Dietrich went to a local community college and asked to be admitted. When he said he had neither a high school diploma nor a GED certificate, they more or less laughed at him. He took the GED exam that day and much to the community college lady’s amazement, Dietrich passed it.

What most people didn’t know was that Dietrich, even after leaving school, was still reading voraciously. That a kindly librarian gave him stacks of books, mixing the adventure and western stories the boy loved with books on science, botany, history and other academic subjects.

“I was told I could get a good education from just reading,” Dietrich said.

Dietrich’s story of the mother who came faithfully to his college science class to sign the lessons to her deaf son—just as she did for all his classes—brought some tears to the eyes of his listeners.

His own mother, after initially turning into a recluse when his dad took his own life, “wore many uniforms over the years,” Dietrich said, from working in fast food to “throwing newspapers” with her son (“One time I pitched one so hard it broke a plate glass window. She did what any good mother would do in such a situation. She kept on driving”).

And she always believed in her son’s writing talents.

“One day she was reading Lewis Grizzard’s column in the paper . . .

and she told me, ‘I want you to write something like that about me one day,’” Dietrich said.

And one day he did. And a great deal more.

Mingled with his stories were country and gospel songs such as “I Believe in Love,” “In the Garden,” “Will the Circle Be Unbroken” and “Amazing Grace,” with some of his audience members softly singing along. After his performance, Dietrich stuck around to talk with fans, sign books and pose for photos.

“That was really, really good,” said Steve Norman of Greenville. “I read his blog every day. It’s just part of my morning, Sean and my cup of coffee.”

Another attendee, Leesa Massey of Honoraville, said she was excited she got to attend Sunday’s event. “I wanted to go to another performance of Sean’s but I had to work.
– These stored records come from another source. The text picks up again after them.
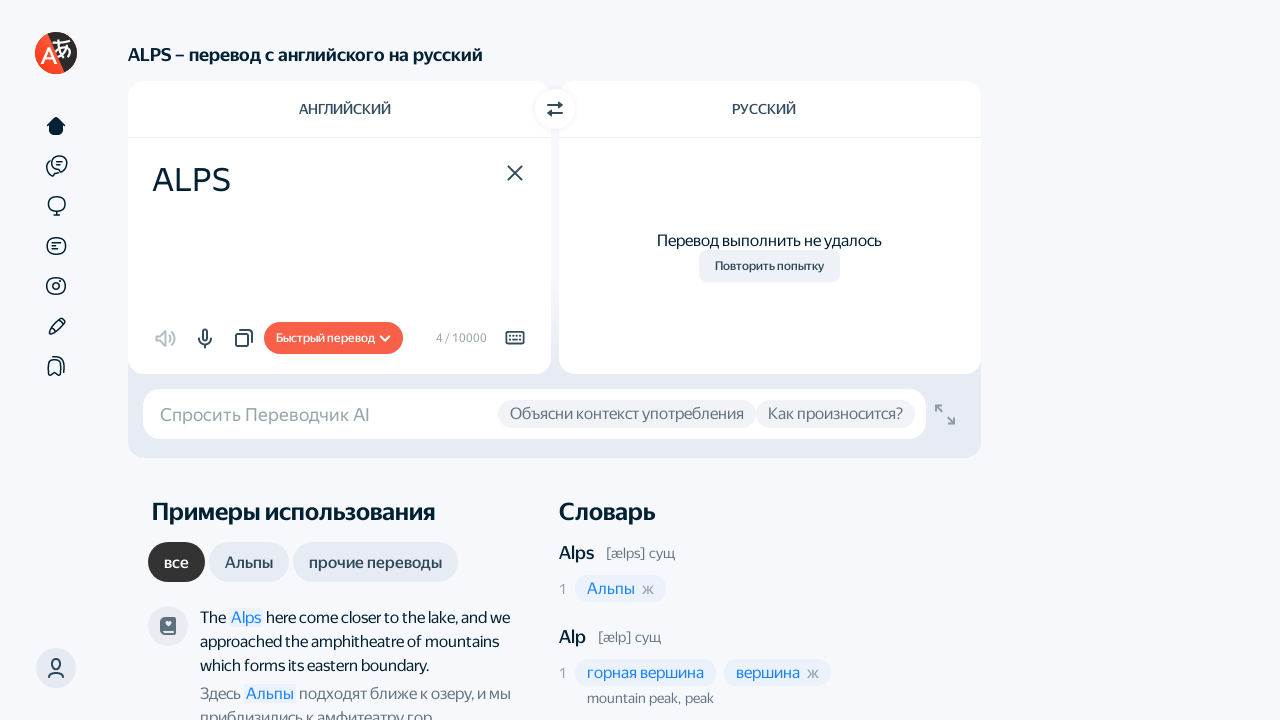

--- FILE ---
content_type: text/html; charset=UTF-8
request_url: https://static-mon.yandex.net/static/optional.js?pid=translate.yandex.ru&script_key=f3953fkKxM2CtKJ4pzjZzCW3MURzQ3a7rs&reasure=false
body_size: 44
content:
MV6H6E03Nv85kT3zGorFvi/c6c6iGpcG+jaq2TcHVeA=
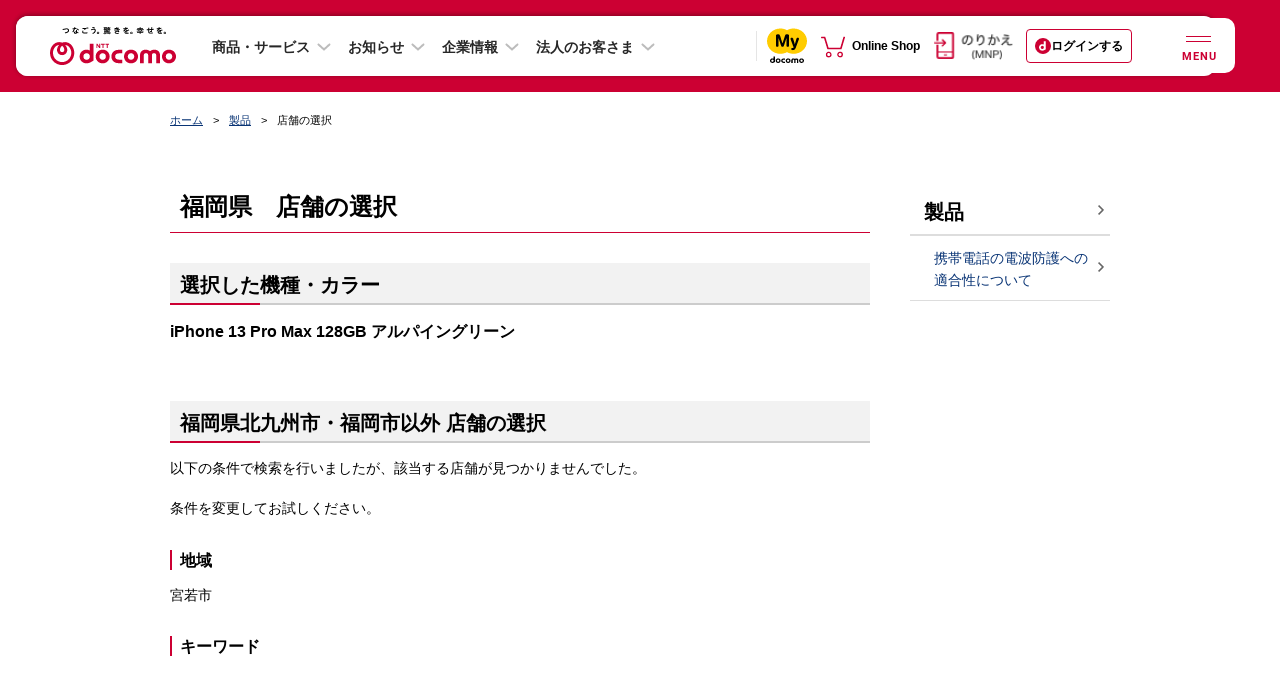

--- FILE ---
content_type: application/javascript
request_url: https://sjs.ssdsp.smt.docomo.ne.jp/js/dc_fw.js
body_size: 248
content:
var main=function(){var t=document.createElement("iframe");t.setAttribute("style","top:-999; position:absolute; left:-999; display:none;"),t.setAttribute("src","//sjs.ssdsp.smt.docomo.ne.jp/js/dc_fw_next.html"),document.body.appendChild(t)};main();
And when I saw this was happening, I said, ‘I have GOT to go.’”

While she has some of his books on her Kindle, she got a paperback copy on Sunday with Dietrich’s autograph inside. “It’s nice to have a ‘real’ book signed for me,” Massey said with a smile.

Both Rebecca Duncan and Linda Johnson Daughtry, the co-hosts for the event, were pleased with the good turnout in spite of the somewhat blustery weather.

“I didn’t do a rain dance, I did a lot of praying the rain would hold off and it did,” Duncan said.

“This was just so much fun,” said Daughtry. “I am so glad everyone really seemed to enjoy it.”